Keunikan lain Candi Sawentar I adalah posisinya yang lebih rendah dari permukaan tanah, diduga akibat endapan letusan Gunung Kelud. Bangunan ini menghadap ke arah barat, langsung ke arah gunung, yang mengindikasikan hubungan religius antara tempat ibadah dan alam.
Sementara itu, Candi Sawentar II terletak sekitar 100 meter di sebelah barat daya Candi Sawentar I, tepatnya di sekitar area Pasar Sawentar. Candi ini ditemukan secara tidak sengaja pada tahun 1999 oleh seorang warga setempat saat menggali sumur. Bentuk Candi Sawentar II belum sepenuhnya terekspos karena proses ekskavasi masih terbatas, namun struktur yang tampak menunjukkan bentuk dasar candi batu berdenah persegi, dengan batu andesit sebagai bahan utama. Penelitian oleh Balai Arkeologi Yogyakarta menunjukkan bahwa candi ini terkubur tanah vulkanik dan berada pada kedalaman hingga 2 meter.

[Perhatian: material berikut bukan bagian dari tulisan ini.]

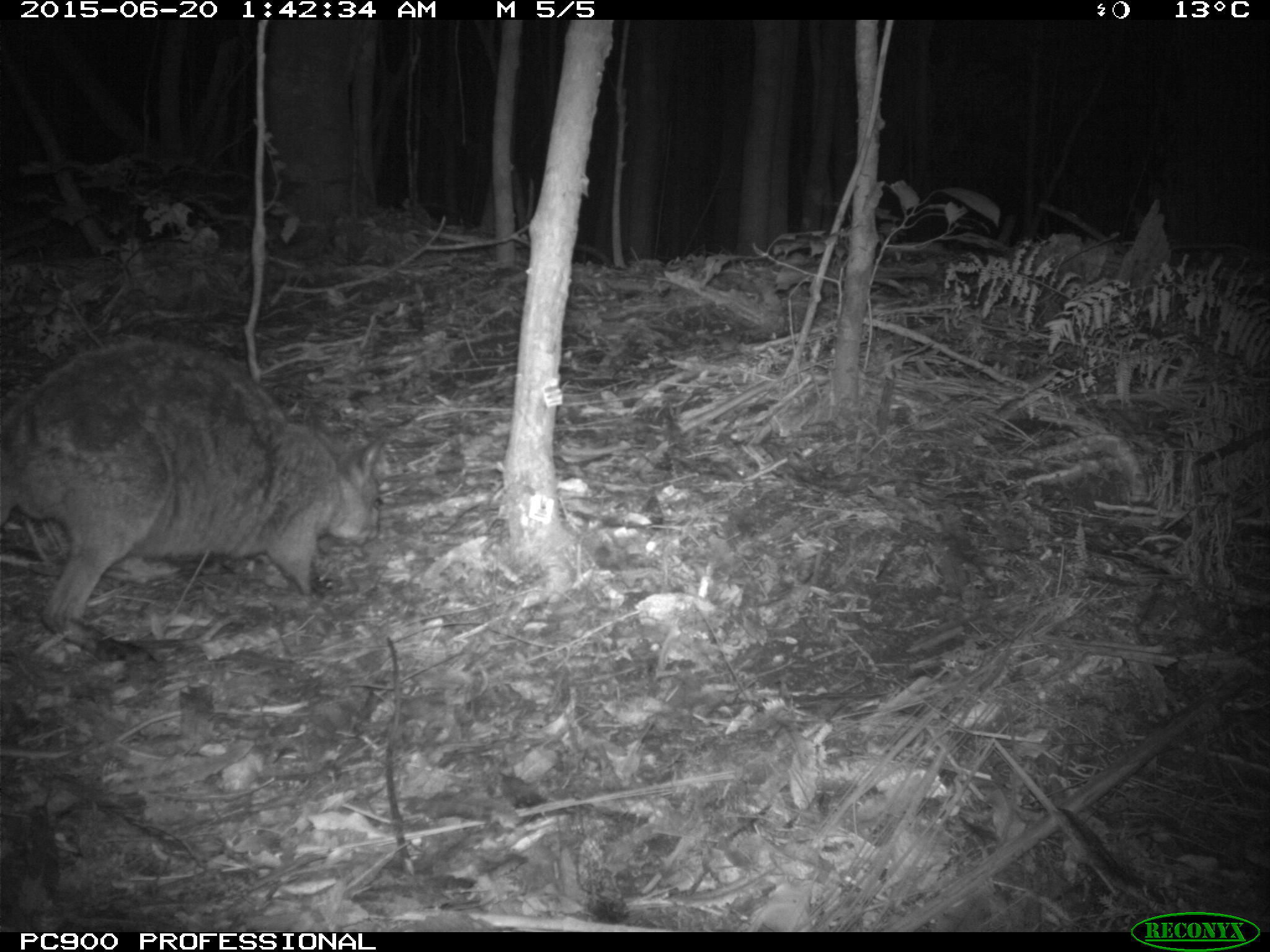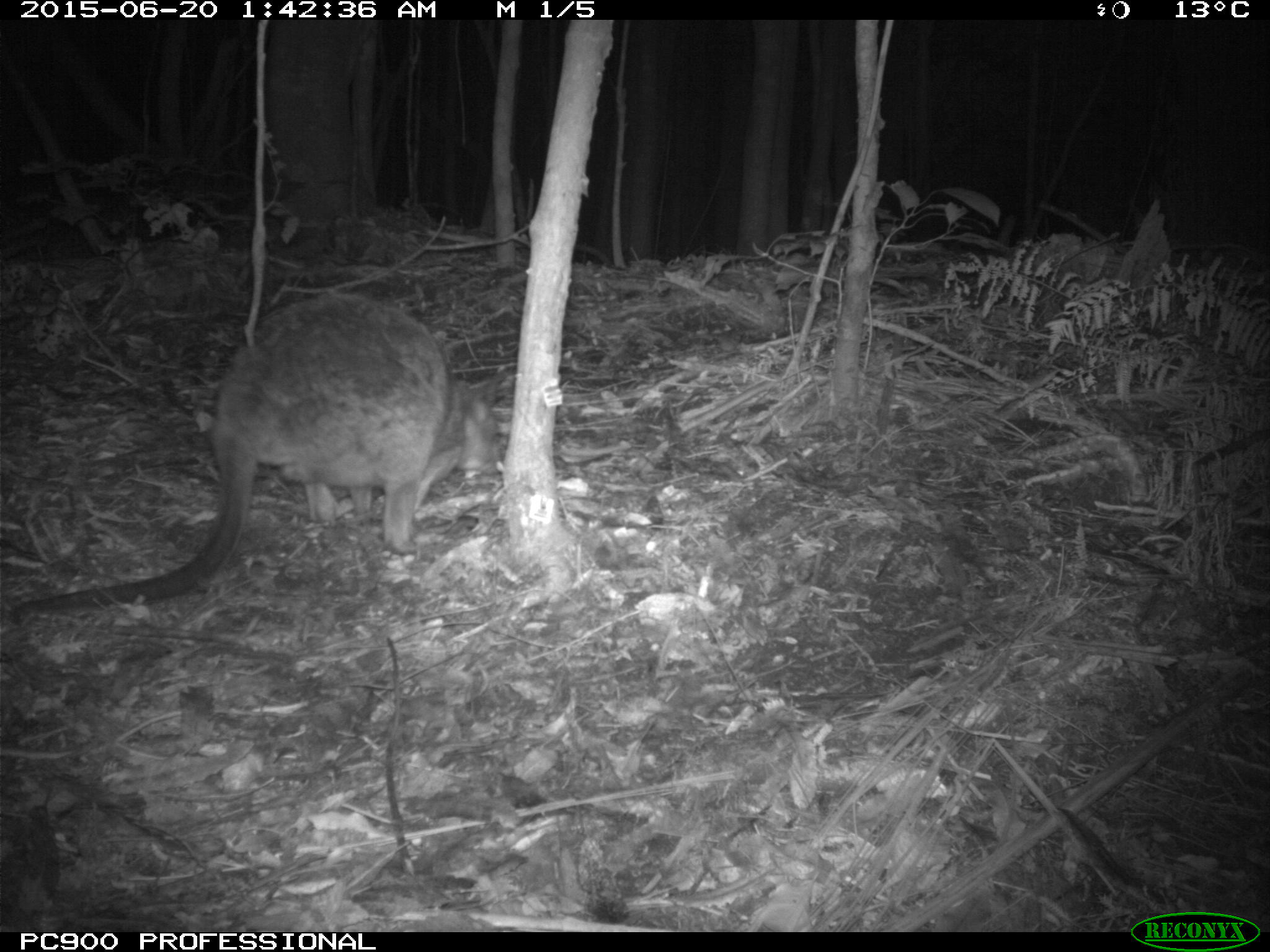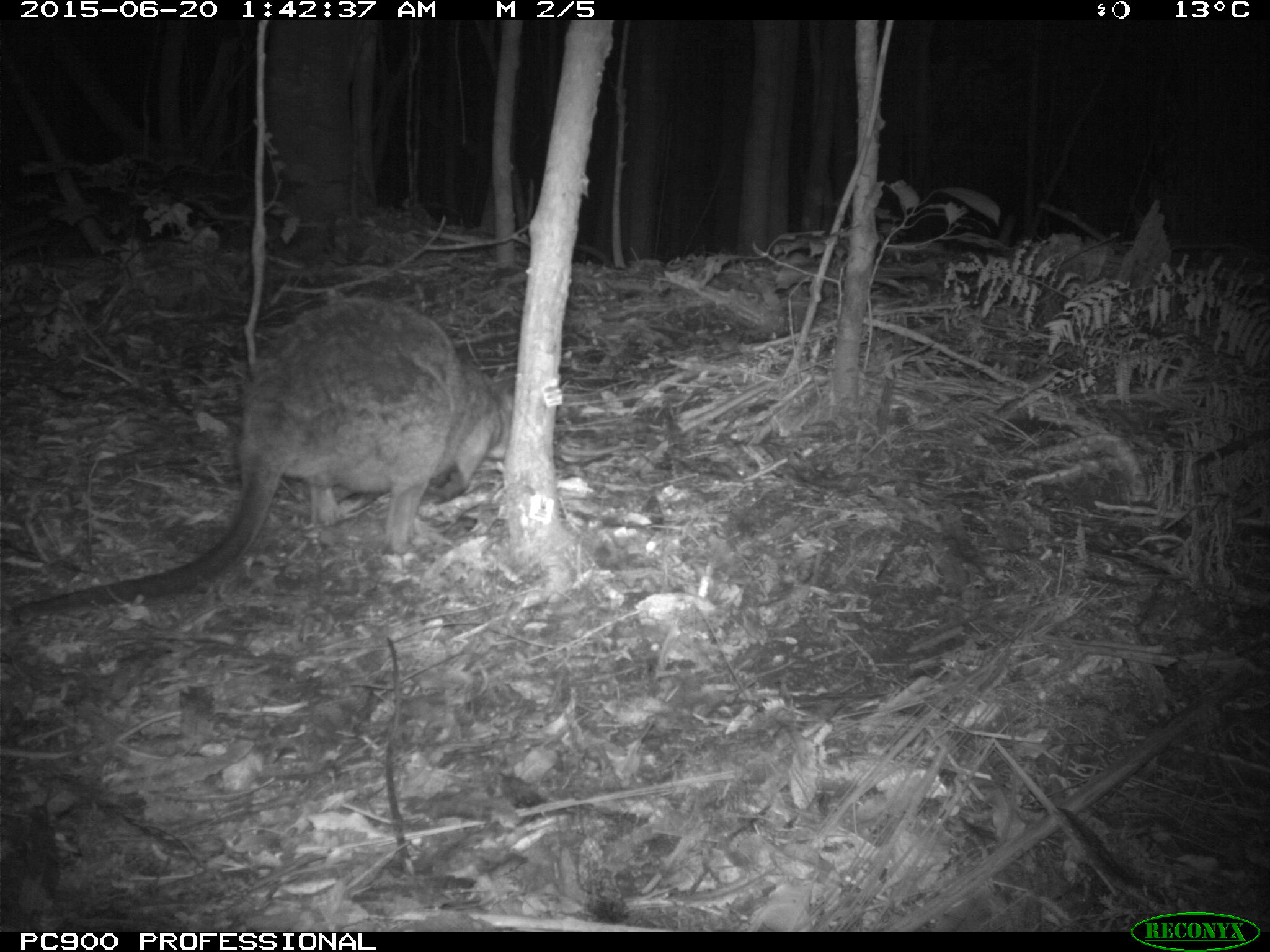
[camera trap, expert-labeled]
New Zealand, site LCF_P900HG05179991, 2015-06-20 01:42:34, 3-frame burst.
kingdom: Animalia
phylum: Chordata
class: Mammalia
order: Diprotodontia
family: Macropodidae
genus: Notamacropus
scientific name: Notamacropus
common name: wallaby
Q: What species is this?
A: Wallaby (Notamacropus).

Pahatan pada situs ini mengindikasikan bahwa Candi Sawentar II mungkin dibangun pada tahun 1396 M sebagai monumen peringatan yang berkaitan dengan pemujaan terhadap Dewa Surya. Hal ini didukung oleh temuan pahatan "nagaraja anahata surya" yang diperkirakan berasal dari tahun 1318 Saka (1396 M). Struktur bangunannya menunjukkan keselarasan dengan candi-candi masa akhir Majapahit, dan mengindikasikan bahwa wilayah ini dulunya memiliki fungsi religius yang cukup kuat. Meski ukuran dan struktur candi ini belum sepenuhnya tergali, keberadaannya memperkuat dugaan bahwa kawasan tersebut adalah bagian dari kompleks keagamaan yang lebih luas pada masa lampau.
Upaya Pelestarian dan Permasalahan yang Dihadapi
Pelestarian Candi Sawentar telah dilakukan sejak masa kolonial Belanda, dimulai dari dokumentasi oleh Hoepermans dan Verbeek pada tahun 1915 hingga proses pemugaran oleh P.J. Perquin pada tahun 1921. Saat ini, pelestarian dilakukan oleh instansi pemerintah melalui kegiatan inventarisasi, konservasi berkala, serta penempatan juru pelihara di area candi.